A story of love and racial tension set in Brooklyn as it spans across decades and transforms the lives of Kane’s (Rabbi, Rabbi, 1995) three main characters.
When Joshua Eubanks finds trouble in his predominantly black Bedford-Stuyvesant neighborhood and falls in with the local criminal element, his single mother, Loretta, moves them to the Jewish enclave of Crown Heights. Their new digs are funded by Loretta’s employer, Alfred Sims. His son, Paul, has his own problems: rebelling against his father by devoting himself to the Jewish identity his father long sought to shed. Rachel Weissman is the beautiful daughter of the rabbi who serves as Paul’s religious mentor.

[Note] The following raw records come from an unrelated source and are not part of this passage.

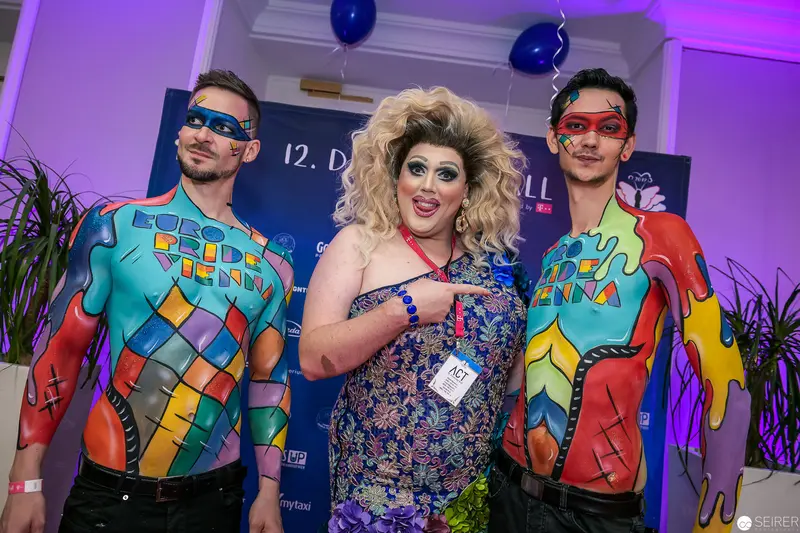 Colorful Body Art and Drag Performance at Social Event with Masked Performers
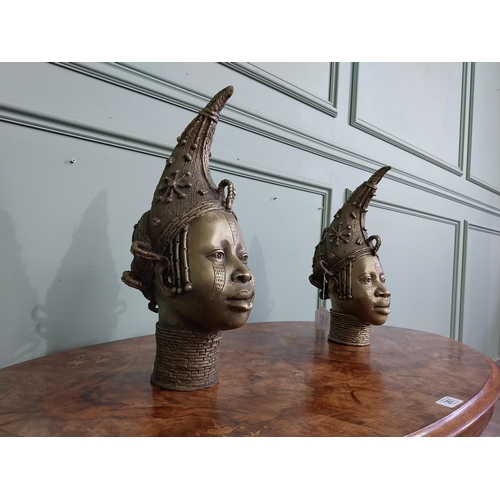 310 - Two African Benin sculptures. {40 cm H x 13 cm W  x23 cm D} and {36 cm H x 16 cm W x 12 cm D].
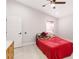 Bedroom with red bedspread, ceiling fan, door and tile floors, showing its functional layout at 999 Trumbull St, Deltona, FL 32725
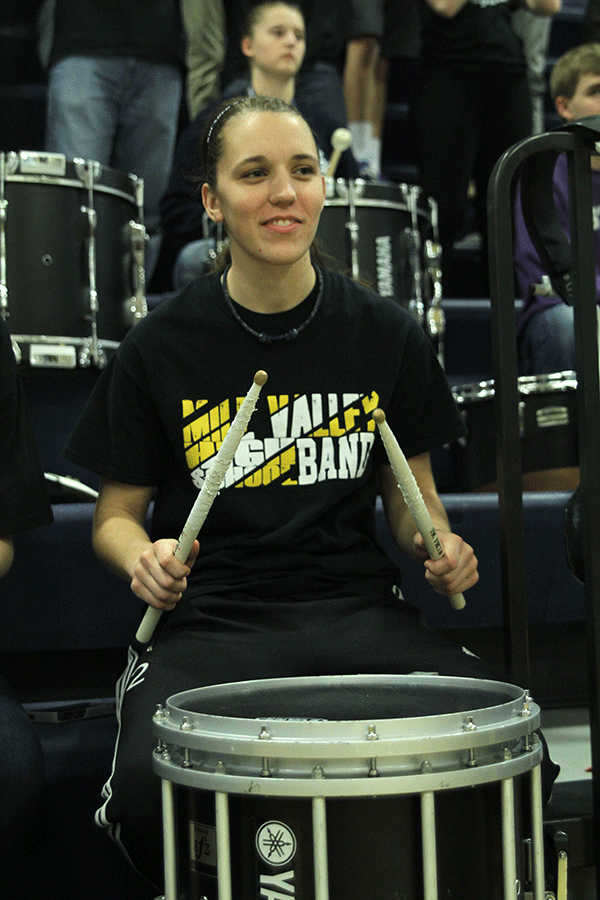 During a timeout at the boys basketball game on Thursday, March 5, senior Val Stuerman provides a beat for the pep band to follow. “I just like hanging out with all of the guys and being able to play music with them,” Stuerman said.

Paul is obsessed with Rachel, and Joshua also falls prey to her charms after straightening himself out and getting a job as a janitor in her father’s yeshiva. This could have been a simple love triangle, but Kane is much more ambitious than that; these characters grow up, learn and change over the course of more than three decades. The story is rooted in the personal struggles of each of these characters, but Kane also details the inner workings of the neighborhoods around them, providing important historical context. All three are bullied because of their race, which prevents the narrative from become overly righteous on anyone’s behalf. The author doesn’t ignore the existence of truly evil intent but instead shows how some of the worst tensions and violence sprout from tragic accidents and mishaps. There are no easy scapegoats, and even some of the more stereotypical characters, like a conservative rabbi and militant black professor, are capable of surprise. At times the rising action snags on some new detail or minor character Kane introduces late in the narrative, but very little here could be considered extraneous.
In revealing the very human side of racial tension, Kane offers up an engaging and heartfelt tale.